As alterações climáticas traduzem-se em temperaturas recorde, secas ou incêndios, com a UNICEF a destacar que as crianças estão entre os mais vulneráveis destes fenómenos.
É essa a principal conclusão do Children’s Climate Risk Report 2026, divulgado pela UNICEF, que mostra como os fenómenos climáticos extremos estão a afetar a saúde, a educação e a qualidade de vida das gerações mais novas.
Atualmente, quase metade das crianças do mundo, cerca de 1,1 mil milhões, vive exposta a pelo menos três riscos climáticos ao mesmo tempo. Mais de quatro milhões enfrentam seis ameaças simultâneas.
Em Portugal, os dados revelam que cerca de 648 mil crianças estão expostas à seca, 469 mil ao calor extremo e 474 mil aos incêndios. Além disso, mais de 1,5 milhões vivem em zonas afetadas pela poluição atmosférica.
Porque são as crianças mais vulneráveis?
A explicação começa pela própria biologia.
As crianças têm organismos ainda em desenvolvimento, o que as torna mais sensíveis ao calor extremo, à desidratação, à má qualidade do ar e a doenças associadas às alterações climáticas. Além disso, dependem mais dos sistemas que as rodeiam, como escolas, centros de saúde, abastecimento de água ou apoio social.
Quando estes serviços falham devido a fenómenos extremos, as consequências podem prolongar-se durante anos.
O relatório da UNICEF recorda que, só em 2024, pelo menos 242 milhões de estudantes em 85 países tiveram a escolaridade interrompida devido a eventos climáticos extremos. Também alerta para o aumento do risco de deslocações forçadas, pobreza, insegurança alimentar e problemas de saúde.

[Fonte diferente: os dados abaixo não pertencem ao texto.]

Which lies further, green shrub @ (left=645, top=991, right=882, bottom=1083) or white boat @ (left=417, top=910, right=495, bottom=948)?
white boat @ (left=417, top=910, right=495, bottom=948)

Uma das ideias centrais do estudo é que as alterações climáticas raramente provocam apenas um problema isolado. Uma seca prolongada pode destruir colheitas e reduzir a disponibilidade de alimentos. A vegetação seca aumenta o risco de incêndios. Depois, quando regressa a chuva intensa, os solos degradados tornam-se mais suscetíveis a cheias repentinas.
As consequências vão muito além dos danos materiais. Casas destruídas podem obrigar famílias a abandonar as suas comunidades. Escolas encerradas interrompem a aprendizagem. Infraestruturas de saúde danificadas dificultam o acesso a cuidados médicos.
Segundo a UNICEF, é precisamente esta acumulação de impactos que torna a situação desafiante para milhões de crianças.
O que pode ser feito?
O relatório defende três linhas de ação principais.
A primeira passa pela redução das emissões de gases com efeito de estufa e pela aceleração da transição para fontes de energia renovável.
A segunda consiste em adaptar infraestruturas essenciais às novas condições climáticas, criando escolas mais resilientes, reforçando os sistemas de saúde e garantindo acesso seguro a água e saneamento.
Por fim, a UNICEF sublinha a importância de envolver crianças e jovens nas decisões relacionadas com a ação climática, através da educação e da participação em processos que afetam diretamente o seu futuro.